Рыже-белая кошка мелькнула в траве, подбираясь к плетню с трясогузками, синицами. Жирный кот спит на тесовой крыше баньки. Из трубы - дымок пахучий: берёза горит.
– Ой, как в прорубь нырнула! - плеск ключевой воды. - Ты что не уплыл, папа?
– Ещё уплыву.
– На «Коммунаре»? Теперь долго ждать.
Недолго... О ногу трётся котёнок. Вот и второй, третий. Самого любимого посадил на плечо. Шорох по траве - закрылась банька.
Потянул на себя тяжёлую, посаженную в наклон, под острым углом, дверь-крышку. Сошёл в землянку по ступенькам из плотно пригнанных один к одному дубовых кругляков; стены, пол, потолок - из твердейших досок от разобранных волжских барок. Русская печка; под самым потолком, во всю длину стен - щели, застеклённые осколками, слепленными смолой.
И невдомёк никому, что осколки - полоски цельнолитого стекла: из тех, что когда-то сияли, зеркальные, в окнах дворянских собраний.
Стол выскобленный, полати, лавка; два чурбана вместо табуреток; станок с точилом, кадка с квасом, ковшик плавает; в углу - ушат деревянный. Стены обвешаны охапками полыни, пучками иван-чая.
Рогнеда вошла; полотняная рубашка до пят. Тщательно промытые рыжие волосы гладко расчёсаны, до бёдер длиной. Оранжевые умные глаза, носик вздёрнутый, в веснушках едва заметных; рот великоват - как красен! Сбережённое от солнца личико после баньки румяно.
– В деревне слыхала: кто в макушку лета парится часто, тому вся жизнь - лето! - рассмеялась, скользнула к зеркальцу, вмазанному в белёную глину печки. - В такую жару какая-то липкая ходишь, а попаришься - ласточкой себя чувствуешь, папа! Порхать хочется!

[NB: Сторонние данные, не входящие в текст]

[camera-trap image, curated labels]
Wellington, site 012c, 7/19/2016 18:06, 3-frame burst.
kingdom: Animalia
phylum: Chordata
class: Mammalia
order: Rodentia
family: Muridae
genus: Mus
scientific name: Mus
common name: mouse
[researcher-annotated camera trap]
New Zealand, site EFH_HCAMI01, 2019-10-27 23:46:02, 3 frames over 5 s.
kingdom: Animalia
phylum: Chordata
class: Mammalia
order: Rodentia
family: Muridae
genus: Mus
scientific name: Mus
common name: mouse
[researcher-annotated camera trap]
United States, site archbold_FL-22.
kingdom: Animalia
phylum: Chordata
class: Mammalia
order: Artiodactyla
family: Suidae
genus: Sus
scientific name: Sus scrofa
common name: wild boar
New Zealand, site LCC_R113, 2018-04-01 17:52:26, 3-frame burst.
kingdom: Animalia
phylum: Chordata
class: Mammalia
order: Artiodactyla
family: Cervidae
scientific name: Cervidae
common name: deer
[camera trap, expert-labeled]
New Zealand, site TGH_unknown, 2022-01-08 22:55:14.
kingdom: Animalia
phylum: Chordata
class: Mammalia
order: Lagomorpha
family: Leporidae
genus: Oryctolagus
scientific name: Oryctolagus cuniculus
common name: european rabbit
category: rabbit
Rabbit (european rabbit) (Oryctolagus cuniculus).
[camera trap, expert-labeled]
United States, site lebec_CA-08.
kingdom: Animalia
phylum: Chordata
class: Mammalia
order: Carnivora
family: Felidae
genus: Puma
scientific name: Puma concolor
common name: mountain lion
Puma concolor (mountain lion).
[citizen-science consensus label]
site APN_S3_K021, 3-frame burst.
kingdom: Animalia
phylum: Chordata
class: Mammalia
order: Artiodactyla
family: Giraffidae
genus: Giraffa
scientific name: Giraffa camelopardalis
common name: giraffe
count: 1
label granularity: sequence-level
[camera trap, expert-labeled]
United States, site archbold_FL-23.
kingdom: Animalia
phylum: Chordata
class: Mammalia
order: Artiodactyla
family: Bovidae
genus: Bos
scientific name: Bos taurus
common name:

Лёг на лавку, заложив ладони под затылок с косицей.
– Поешь, папа?
– Спроворь, милая. Как купчики говаривали.
Хохотнула.
Откуда тебе знать, что за купчики были?.. Не об одних барышах толковали за самоваром. Какие храмы строили, состояния жертвовали. И социалистам благодетельствовали тоже...
Раздвинула охапки полыни, толкнула неприметную дверцу; вынесла из кладовки тарелку с нарезанной ветчиной, миску с размоченными галетами, консервную банку с американскими бобами.
– Папа, опять видела на берегу толпу детей. Лягушек ловят, выползней собирают: животы вспухли! - неожиданно навернулись слёзы. - А мы... вон что едим!
Сел за стол.
– Их отцы пожелали... новой жизни.
– Они хотели счастья, папа!
– А мы - несчастья?
– Вы их счастья не хотели!
Сказала - и какой страх в глазах... Как боится его! За что - такое? Впрочем...
– Худо тебе со мной, Рогнеда.
Отвела взгляд. Как же ты в деревенской школе притворялась?.. Встал, не притронувшись к еде, опустился на лавку.
– У тебя кончается «Абрау-Дюрсо».
– Кончается! Всё!.. О счастье толковала... Все эти годы здесь - оно у меня было!
Быстро подошла, гладит поросшую редко-колючим волосом щёку.
– Болен, папа?
– Мне помогал здешний воздух...
Молчание.
– Милый... - обвила ласкающе-горячими руками, к груди прильнула, - это нельзя, но мы же не кровные... Ты мужчина - я всё знаю - тебе нельзя одному...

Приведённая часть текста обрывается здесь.